Article Database

Circus
1974

Alice Gang Beats Business Kings to Moneybags

Who's the biggest money-making couple in show-biz? Liz and Dick? Nope. It's Carly and James, who stands to clear a cool four million while the merry Burtons sob over a paltry three. What entertainment industry makes more money than television, professional sports and Broadway theater combined? Could it massage parlors? Nope. It's the music business, which raked in nearly two billion dollars for records and tapes and another $150 million for concert tickets in the last twelve months. And who brings home more bucks a year than America's highest paid executive, I.T.T president Walter Green? At least 50 rock stars and groups, all of whom hauled two million and six million smackeroos to the bank in the last year. Big business executives wept in their martinis when Forbes, the financial magazine, knocked the grey-flannelled airline execs off its front cover, replaced them with Alice Cooper, and revealed in a major story that: "The fastest way to become a millionaire these days in the United States is to become a big rock 'n' roll star." But Alice had a word of consolation for the Wall Streeters terrified that weirdos and hippies are taking over Fort Knox: "I have American ideals. I love money."
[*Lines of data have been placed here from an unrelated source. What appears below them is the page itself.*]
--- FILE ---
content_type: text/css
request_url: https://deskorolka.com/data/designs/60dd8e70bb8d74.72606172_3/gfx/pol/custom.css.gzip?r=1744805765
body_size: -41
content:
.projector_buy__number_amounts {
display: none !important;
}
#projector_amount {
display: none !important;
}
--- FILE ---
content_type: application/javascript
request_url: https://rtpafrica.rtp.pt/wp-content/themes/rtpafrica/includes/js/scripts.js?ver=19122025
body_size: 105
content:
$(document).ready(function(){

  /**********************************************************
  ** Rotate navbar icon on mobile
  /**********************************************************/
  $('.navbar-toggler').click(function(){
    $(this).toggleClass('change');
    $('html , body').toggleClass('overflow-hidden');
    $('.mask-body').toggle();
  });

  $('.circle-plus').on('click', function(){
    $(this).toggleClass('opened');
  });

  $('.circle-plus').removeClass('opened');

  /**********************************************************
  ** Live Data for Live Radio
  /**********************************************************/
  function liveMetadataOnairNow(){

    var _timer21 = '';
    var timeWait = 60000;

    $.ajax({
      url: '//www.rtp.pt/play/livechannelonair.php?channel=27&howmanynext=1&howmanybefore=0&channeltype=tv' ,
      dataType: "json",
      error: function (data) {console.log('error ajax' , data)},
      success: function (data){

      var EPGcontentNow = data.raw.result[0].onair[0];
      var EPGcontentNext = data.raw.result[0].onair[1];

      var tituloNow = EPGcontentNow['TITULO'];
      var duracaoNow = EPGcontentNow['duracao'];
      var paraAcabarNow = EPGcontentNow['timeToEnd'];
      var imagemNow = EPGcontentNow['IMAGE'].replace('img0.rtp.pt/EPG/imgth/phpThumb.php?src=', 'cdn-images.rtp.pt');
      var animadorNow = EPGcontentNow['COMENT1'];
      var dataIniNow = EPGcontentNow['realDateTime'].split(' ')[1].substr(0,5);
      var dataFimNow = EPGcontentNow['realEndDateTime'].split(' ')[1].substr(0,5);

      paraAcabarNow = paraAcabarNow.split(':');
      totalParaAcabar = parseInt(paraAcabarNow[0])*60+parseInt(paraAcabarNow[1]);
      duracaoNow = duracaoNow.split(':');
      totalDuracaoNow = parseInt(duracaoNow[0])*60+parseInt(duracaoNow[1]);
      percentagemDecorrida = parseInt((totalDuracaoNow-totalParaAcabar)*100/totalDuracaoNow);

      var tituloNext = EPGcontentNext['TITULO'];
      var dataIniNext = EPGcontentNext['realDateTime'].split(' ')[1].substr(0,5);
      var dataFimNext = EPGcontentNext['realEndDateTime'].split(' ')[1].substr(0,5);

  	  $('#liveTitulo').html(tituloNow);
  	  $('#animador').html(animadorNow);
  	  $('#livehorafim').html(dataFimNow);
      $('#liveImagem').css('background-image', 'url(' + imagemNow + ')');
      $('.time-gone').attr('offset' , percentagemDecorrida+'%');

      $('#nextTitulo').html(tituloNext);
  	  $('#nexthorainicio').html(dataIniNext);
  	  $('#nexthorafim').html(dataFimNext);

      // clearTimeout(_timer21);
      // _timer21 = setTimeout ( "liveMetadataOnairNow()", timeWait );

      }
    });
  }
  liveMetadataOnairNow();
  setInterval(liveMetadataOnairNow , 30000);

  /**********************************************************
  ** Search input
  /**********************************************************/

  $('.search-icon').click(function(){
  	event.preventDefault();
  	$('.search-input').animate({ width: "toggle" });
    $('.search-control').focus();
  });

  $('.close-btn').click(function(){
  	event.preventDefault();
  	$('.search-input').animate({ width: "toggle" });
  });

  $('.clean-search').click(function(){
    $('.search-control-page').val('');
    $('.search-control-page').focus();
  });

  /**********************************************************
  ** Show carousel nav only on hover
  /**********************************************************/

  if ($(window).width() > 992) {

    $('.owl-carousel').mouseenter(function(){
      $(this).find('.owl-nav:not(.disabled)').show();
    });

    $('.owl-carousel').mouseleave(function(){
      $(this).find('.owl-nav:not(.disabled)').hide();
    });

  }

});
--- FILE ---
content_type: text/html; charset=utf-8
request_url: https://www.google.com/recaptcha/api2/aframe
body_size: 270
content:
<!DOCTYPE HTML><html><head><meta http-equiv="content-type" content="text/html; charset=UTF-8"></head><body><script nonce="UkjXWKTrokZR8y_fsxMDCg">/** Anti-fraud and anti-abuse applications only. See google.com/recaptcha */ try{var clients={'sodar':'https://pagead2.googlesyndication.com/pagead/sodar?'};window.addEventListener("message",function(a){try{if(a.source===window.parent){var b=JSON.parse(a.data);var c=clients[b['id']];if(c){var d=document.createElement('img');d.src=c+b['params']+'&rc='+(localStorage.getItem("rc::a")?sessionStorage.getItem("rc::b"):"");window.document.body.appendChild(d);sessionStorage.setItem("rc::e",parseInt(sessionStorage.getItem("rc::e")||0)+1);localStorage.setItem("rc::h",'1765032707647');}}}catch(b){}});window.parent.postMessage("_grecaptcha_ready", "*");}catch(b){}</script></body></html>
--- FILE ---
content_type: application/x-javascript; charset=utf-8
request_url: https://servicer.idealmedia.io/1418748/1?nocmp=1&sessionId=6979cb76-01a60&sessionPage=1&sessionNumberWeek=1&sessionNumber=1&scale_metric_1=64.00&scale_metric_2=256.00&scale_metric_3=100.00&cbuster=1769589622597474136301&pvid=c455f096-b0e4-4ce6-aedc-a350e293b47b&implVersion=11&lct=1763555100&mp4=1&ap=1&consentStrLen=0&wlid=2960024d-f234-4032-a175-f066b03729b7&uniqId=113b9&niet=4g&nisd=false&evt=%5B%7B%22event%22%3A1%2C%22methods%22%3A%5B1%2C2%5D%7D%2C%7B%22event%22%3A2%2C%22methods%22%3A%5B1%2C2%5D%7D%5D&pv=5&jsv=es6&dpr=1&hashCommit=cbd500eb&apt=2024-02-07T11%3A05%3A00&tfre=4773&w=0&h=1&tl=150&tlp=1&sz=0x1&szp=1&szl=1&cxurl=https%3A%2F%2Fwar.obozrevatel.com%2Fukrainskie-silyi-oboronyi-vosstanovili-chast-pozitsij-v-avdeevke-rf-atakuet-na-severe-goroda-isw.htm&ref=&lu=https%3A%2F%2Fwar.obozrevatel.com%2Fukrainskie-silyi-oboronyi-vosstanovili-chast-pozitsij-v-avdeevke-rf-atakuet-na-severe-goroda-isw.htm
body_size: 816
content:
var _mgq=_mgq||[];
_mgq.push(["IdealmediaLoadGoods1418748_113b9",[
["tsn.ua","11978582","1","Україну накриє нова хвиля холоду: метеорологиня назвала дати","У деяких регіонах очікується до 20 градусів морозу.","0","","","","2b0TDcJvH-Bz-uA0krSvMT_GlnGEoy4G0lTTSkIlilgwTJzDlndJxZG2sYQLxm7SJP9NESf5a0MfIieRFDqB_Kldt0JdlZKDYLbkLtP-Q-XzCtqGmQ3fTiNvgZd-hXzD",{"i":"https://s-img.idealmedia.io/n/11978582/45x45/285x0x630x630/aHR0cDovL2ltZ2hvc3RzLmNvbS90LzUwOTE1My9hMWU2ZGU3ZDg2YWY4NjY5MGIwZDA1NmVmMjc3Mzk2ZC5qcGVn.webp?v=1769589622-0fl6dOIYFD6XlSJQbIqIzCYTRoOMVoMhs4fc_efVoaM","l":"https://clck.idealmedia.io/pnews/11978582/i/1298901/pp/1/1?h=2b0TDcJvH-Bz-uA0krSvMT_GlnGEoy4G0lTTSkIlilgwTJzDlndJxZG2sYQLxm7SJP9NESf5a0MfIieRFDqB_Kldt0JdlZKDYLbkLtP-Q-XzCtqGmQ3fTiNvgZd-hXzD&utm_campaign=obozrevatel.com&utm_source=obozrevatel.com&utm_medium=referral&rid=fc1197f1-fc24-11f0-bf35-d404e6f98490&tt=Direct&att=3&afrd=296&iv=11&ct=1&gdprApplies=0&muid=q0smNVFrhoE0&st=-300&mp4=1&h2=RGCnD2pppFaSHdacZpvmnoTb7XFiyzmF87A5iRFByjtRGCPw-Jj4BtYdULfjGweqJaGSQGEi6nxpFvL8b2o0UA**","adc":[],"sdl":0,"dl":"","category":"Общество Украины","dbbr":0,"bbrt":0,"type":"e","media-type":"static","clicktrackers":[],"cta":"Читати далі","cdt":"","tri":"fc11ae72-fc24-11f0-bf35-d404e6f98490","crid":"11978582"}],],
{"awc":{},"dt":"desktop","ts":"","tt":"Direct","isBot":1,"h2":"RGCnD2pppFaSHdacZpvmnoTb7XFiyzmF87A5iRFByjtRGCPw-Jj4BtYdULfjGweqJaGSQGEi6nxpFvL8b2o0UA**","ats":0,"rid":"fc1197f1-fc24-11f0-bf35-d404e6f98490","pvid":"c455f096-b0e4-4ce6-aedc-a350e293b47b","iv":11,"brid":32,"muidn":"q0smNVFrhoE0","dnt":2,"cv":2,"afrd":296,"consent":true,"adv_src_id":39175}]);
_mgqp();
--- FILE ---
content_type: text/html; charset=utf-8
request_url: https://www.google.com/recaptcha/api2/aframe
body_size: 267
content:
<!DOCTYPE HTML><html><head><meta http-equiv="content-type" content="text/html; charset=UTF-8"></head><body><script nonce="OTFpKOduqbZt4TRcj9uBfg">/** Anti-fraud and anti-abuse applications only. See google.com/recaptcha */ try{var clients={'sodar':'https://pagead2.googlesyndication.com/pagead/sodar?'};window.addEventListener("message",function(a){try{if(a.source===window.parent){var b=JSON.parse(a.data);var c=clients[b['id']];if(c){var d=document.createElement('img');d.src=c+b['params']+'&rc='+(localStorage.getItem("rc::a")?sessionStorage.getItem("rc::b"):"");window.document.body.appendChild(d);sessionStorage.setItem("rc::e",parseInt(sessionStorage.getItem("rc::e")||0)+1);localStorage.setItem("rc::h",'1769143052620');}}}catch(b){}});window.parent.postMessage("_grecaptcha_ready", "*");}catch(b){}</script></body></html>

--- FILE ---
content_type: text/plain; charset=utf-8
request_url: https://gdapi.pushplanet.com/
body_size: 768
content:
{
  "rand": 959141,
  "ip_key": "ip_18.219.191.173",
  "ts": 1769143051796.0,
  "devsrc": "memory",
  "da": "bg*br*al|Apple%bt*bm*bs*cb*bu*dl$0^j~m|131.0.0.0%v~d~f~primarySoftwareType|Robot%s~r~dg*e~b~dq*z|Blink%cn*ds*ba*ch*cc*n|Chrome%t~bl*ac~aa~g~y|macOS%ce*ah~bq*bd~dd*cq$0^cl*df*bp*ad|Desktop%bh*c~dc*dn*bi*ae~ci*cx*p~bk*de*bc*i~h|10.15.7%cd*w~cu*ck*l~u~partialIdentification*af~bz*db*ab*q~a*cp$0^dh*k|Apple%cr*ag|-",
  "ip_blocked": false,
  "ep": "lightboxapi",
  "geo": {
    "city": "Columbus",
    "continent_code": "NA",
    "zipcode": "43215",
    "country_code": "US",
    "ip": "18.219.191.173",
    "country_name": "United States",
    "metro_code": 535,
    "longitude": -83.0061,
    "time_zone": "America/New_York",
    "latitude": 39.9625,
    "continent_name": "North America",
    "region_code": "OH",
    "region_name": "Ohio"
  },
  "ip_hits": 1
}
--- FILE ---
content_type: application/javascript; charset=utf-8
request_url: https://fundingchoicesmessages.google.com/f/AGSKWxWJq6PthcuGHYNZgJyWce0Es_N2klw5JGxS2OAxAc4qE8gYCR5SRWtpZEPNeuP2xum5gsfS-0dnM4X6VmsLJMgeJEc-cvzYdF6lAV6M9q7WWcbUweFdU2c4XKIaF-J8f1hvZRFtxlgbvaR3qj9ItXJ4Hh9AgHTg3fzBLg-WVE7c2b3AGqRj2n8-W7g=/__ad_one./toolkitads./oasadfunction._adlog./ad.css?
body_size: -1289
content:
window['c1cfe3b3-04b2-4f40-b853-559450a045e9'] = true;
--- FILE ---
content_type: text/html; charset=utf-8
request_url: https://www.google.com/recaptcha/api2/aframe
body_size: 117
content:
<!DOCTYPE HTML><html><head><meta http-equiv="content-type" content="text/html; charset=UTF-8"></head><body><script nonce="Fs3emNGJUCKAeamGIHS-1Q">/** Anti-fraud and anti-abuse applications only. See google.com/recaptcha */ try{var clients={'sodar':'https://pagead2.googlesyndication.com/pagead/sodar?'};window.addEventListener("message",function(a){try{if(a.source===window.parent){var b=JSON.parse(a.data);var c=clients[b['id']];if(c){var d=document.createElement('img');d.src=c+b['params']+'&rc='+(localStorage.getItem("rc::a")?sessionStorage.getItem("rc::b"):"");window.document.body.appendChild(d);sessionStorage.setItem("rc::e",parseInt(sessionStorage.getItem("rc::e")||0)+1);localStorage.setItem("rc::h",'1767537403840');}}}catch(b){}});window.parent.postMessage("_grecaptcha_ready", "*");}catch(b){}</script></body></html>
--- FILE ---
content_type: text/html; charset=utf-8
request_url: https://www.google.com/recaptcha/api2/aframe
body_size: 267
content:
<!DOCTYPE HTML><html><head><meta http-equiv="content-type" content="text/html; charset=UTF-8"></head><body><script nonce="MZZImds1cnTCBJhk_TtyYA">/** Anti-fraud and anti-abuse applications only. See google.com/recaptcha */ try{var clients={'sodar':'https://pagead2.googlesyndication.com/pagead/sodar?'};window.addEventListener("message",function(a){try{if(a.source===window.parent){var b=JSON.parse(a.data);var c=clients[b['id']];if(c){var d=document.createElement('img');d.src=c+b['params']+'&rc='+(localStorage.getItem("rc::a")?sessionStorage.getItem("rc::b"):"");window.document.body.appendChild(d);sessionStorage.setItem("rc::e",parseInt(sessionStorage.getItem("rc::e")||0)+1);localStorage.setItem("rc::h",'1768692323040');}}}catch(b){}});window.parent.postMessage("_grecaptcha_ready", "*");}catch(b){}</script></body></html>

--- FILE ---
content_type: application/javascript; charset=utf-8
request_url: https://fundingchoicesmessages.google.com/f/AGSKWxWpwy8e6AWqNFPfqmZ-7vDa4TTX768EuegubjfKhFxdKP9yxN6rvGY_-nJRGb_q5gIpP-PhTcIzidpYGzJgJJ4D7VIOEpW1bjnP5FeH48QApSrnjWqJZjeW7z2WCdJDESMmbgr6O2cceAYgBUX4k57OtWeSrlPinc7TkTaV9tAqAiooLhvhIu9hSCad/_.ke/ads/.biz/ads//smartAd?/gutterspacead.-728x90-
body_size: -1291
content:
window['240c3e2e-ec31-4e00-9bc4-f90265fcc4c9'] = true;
When panicky New York theater executives drove a stake through the heart of Cooper’s long-awaited roadway debut last February by canceling plans for Alice At The Palace, they didn’t kill the Coop’s ambitions to ravage the Great White Way. Alice invited the master cinema gore, director Roman Polansky (Rosemary's Baby, and The Fearless Vampire Killers) top his tour’s final date at Madison Square Garden in hopes of convincing the director to help create a show that even bloodless Broadway couldn’t resist.